_YOUR INSTRUCTIONS_
Copy the lines from the one containing "Which is closest" through the end of the records, inclusive, swapping "farther" for "more distant" and leaving everything else as it is.

── DATA TO USE ──

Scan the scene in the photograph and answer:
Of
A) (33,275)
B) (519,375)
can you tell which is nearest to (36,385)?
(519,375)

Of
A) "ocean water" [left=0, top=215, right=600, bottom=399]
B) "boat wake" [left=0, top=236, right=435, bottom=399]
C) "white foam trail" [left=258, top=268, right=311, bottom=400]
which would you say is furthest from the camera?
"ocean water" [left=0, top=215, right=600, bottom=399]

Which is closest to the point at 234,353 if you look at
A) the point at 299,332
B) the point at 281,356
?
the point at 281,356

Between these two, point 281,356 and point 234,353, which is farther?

───

_FULL OUTPUT_
Which is closest to the point at 234,353 if you look at
A) the point at 299,332
B) the point at 281,356
?
the point at 281,356

Between these two, point 281,356 and point 234,353, which is more distant?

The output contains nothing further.